Protesta degli addetti

«Asìa non paga le finanziarie» Protestano 1400 dipendenti

Non versate le trattenute in busta paga. «Rischiamo i pignoramenti»
27 gennaio 2013 - Daniela De Crescenzo
Fonte: Il Mattino

Rischiano di diventare tutti cattivi pagatori: sono i 1400 dipendenti di Asia che hanno regolarmente ricevuto le trattenute per i debiti contratti con le società finanaziarie.
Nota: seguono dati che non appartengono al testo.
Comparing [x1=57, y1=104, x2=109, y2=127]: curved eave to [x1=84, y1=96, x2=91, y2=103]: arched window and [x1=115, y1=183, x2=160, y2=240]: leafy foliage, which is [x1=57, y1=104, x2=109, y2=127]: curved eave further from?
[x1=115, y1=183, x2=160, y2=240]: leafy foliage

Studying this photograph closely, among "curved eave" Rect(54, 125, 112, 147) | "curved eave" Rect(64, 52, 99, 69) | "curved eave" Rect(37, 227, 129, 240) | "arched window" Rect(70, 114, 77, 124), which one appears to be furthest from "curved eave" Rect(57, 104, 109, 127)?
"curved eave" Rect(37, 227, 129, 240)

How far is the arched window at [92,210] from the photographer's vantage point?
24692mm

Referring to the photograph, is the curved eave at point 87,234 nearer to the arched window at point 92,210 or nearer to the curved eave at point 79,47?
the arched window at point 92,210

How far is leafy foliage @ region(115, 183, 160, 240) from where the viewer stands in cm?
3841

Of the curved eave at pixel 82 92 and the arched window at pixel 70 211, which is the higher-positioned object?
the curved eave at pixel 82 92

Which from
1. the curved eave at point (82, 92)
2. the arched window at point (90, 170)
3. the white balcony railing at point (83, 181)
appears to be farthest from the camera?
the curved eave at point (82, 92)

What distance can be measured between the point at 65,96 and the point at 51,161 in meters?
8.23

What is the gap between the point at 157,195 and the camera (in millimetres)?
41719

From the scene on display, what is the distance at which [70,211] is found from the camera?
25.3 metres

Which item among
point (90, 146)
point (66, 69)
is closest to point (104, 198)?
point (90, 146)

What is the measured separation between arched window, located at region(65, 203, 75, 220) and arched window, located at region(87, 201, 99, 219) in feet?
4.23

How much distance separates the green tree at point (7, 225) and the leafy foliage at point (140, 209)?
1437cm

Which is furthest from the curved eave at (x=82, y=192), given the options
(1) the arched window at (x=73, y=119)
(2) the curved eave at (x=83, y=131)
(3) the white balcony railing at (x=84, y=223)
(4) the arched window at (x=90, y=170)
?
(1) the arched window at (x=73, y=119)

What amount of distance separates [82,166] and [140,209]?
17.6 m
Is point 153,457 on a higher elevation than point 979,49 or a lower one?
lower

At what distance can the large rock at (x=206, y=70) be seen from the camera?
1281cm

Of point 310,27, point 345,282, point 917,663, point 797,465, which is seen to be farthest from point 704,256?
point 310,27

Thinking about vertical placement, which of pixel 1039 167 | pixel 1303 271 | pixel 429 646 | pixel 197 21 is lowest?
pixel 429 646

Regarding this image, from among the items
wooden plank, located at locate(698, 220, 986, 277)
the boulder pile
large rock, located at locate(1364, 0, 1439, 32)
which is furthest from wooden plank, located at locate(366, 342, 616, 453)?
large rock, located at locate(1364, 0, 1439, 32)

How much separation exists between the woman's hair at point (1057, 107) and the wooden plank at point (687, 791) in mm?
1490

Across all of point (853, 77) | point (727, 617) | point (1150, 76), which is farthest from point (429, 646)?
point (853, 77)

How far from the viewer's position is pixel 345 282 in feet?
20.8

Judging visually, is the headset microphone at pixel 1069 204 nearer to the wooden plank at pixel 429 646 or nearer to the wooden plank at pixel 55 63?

I soldi, però, non sono stati versati dalla partecipata del Comune e ora i lavoratori non possono più rivolgersi alle banche e rischiano addirittura il pignoramento dei beni. Rassicurazioni sono però arrivate dal Comune e dall`azienda: «In un momento di grande difficoltà abbiamo sempre garantito gli stipendi e nei prossimi giorni, appena avremo le rimesse promesse dal Comune, provvederemo a pagare anche le finanziarie», spiega il presidente Asia, Raffaele Del Giudice. I sindacati, però, sono sul piede di guerra. Spiega Emiddio Castellano, segretario provinciale funzione pubblica della Cgil: «Asia non ha pagato le finanziarie da diversi mesi noi abbiamo attivato ufficio legale per valutare le possibili responsabilità da parte dell`impresa».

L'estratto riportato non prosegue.